# Jaw-Dropping Miniature Knitting



## SuBethJimBob (Jul 17, 2013)

So, this web site is pretty old, but there may be some people here who haven't seen it:

http://bugknits.com/

Teeny, tiny knitting. Really.


----------



## Frogger (Sep 6, 2012)

OMGosh............I go nuts with tiny sock needles!!
Amazing talent and patience!


----------



## run4fittness (May 22, 2011)

facinating!


----------



## theyarnlady (Feb 25, 2011)

She is very gifted she must have fabulous eye site too.


----------



## Chrissy (May 3, 2011)

Incredible!! Couldn't imagine working on that scale!


----------



## Windbeam (Jul 31, 2011)

What a talent. The sweaters are fantastic.


----------



## Nana Mc (May 31, 2013)

What talent!


----------



## rose haft (Jul 30, 2011)

So tiny! So detailed, so talented.


----------



## virginia42 (Mar 13, 2011)

rose haft said:


> So tiny! So detailed, so talented.


 :thumbup:


----------



## virginia42 (Mar 13, 2011)

rose haft said:


> So tiny! So detailed, so talented.


 :thumbup:


----------



## Patty Sutter (Apr 17, 2012)

OH WOW! 
I can't see well enough for that!


----------



## Bloomers (Oct 11, 2013)

That's amazing but what do you do with it? I'd rather knit something useful.


----------



## bigalbigal3 (Mar 15, 2011)

so tiny


----------



## Janeway (Nov 22, 2011)

Did she knit them with straight pins?


----------



## SusieQue (Jan 26, 2012)

Thanks for sharing! Would not have believed it if I had not seen it :wink:


----------



## Joycie48 (May 17, 2011)

Truly amazing.


----------



## GC_Bonnie (Jul 10, 2013)

Oh Wow! what talent and patience. Thank you for sharing.
··········
▶ Short problem
Continue the miniature knitting thread from its last post. None of the data that comes next is needed for this.

▶ Source excerpt
··········
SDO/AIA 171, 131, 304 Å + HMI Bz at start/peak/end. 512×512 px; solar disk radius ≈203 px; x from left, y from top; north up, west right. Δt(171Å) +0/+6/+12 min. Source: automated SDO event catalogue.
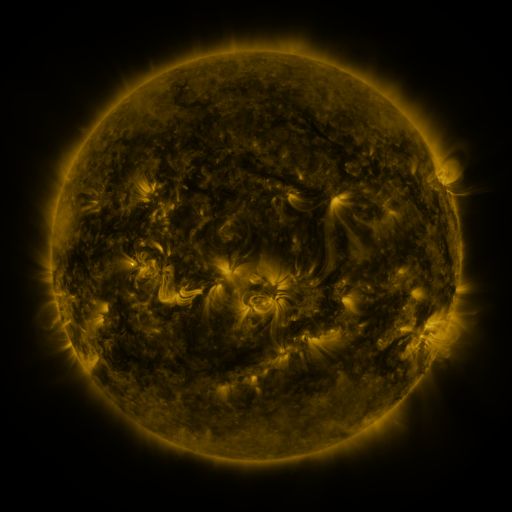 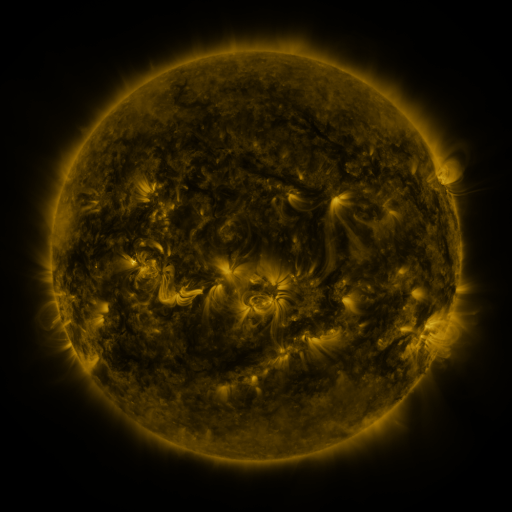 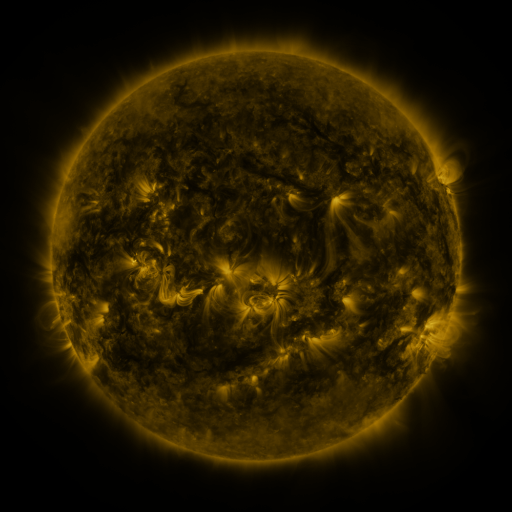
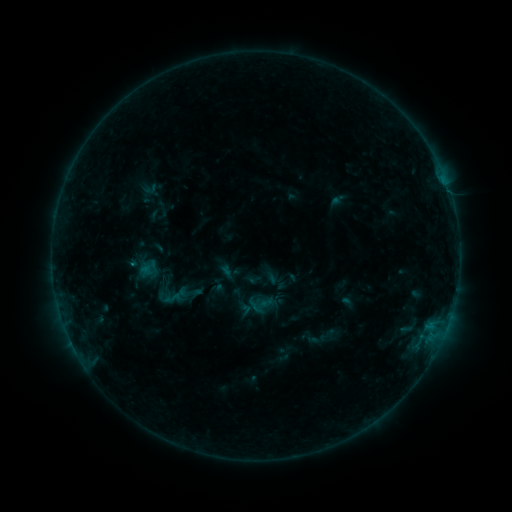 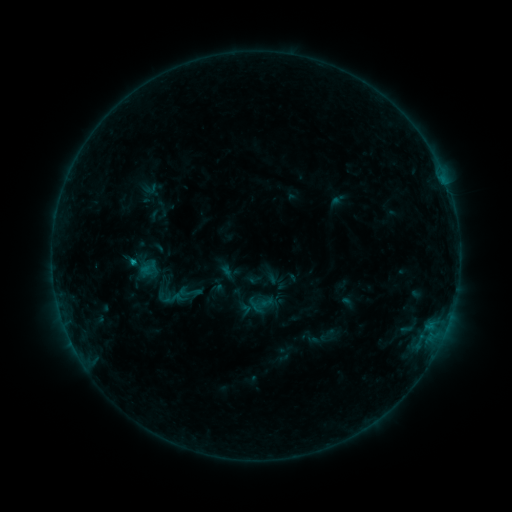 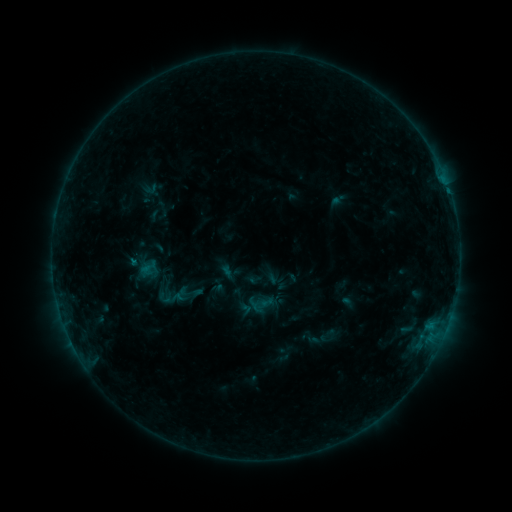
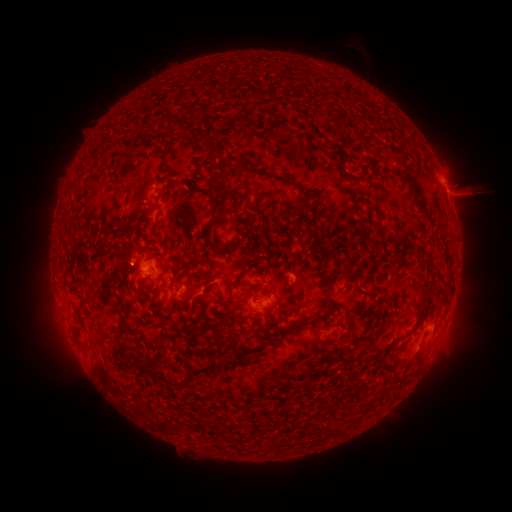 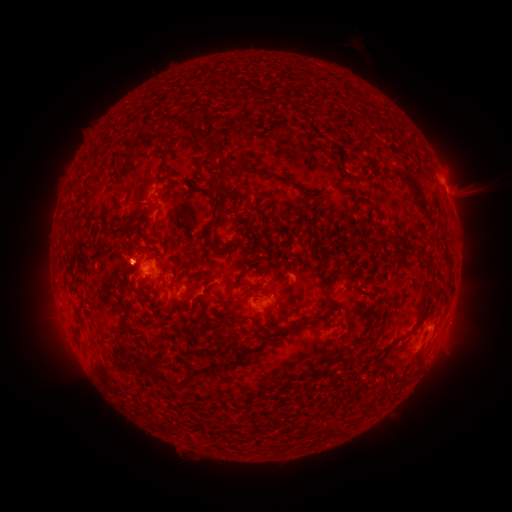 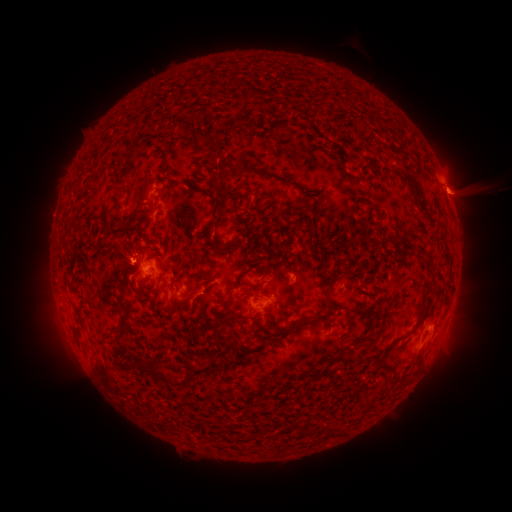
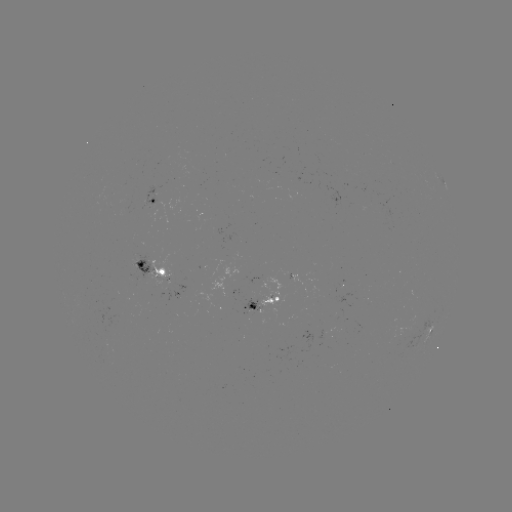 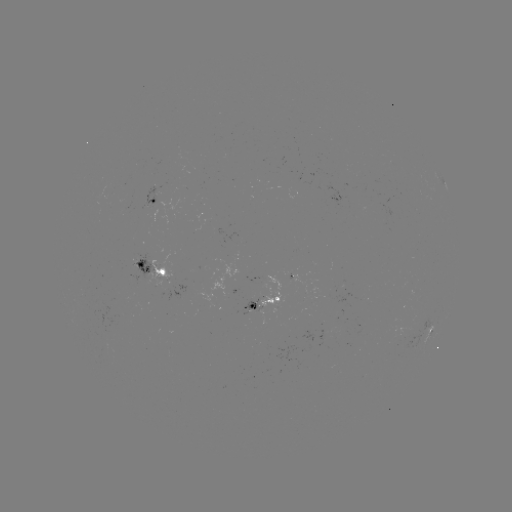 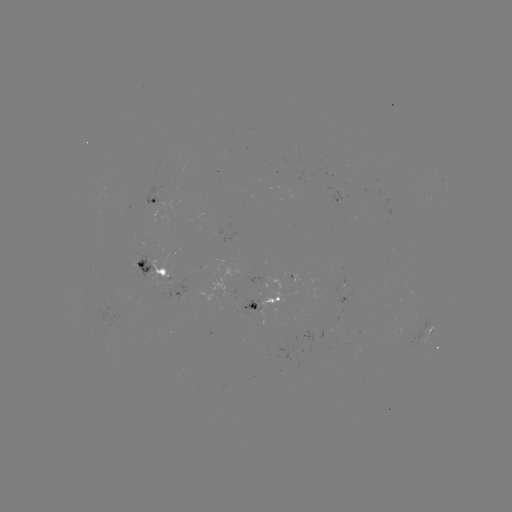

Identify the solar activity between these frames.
eruption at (124, 258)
··········
▶ Right answer
----------



## Casey47 (Feb 5, 2014)

I took a bead knitting class to learn how to make knitted amulet bags. We used 4/0 dp steel knitting needles and pearl cotton (#8) for that. I made a lot of these that my daughter sold at art shows. To work with these fine needles most of us in class wrapped the ends of the fingers we used with adhesive tape because it's quite easy to stab yourself. I decided I wanted to knit something out of sewing thread and bought some 10/0 - I know - CRAZY. Still haven't tried that. I also want to make a sweater out of self patterning sock yarn for my granddaughter but have not been able to find a pattern.


----------



## dickletn (Jan 23, 2011)

This is great, want to try.


----------



## Angelsmom1 (Jan 28, 2012)

I ran across a 1" tall sitting teddy bear knited with---Yes toothpicks!!


----------



## UrsMar (Feb 6, 2014)

AMAZZZZZZZZZZZING


----------



## riggy (Apr 9, 2012)

What a talented lady she is just to make things so small and then to pattern them and make gloves ......... amazing


----------



## pinkwitch (Mar 24, 2012)

She is truly amazing!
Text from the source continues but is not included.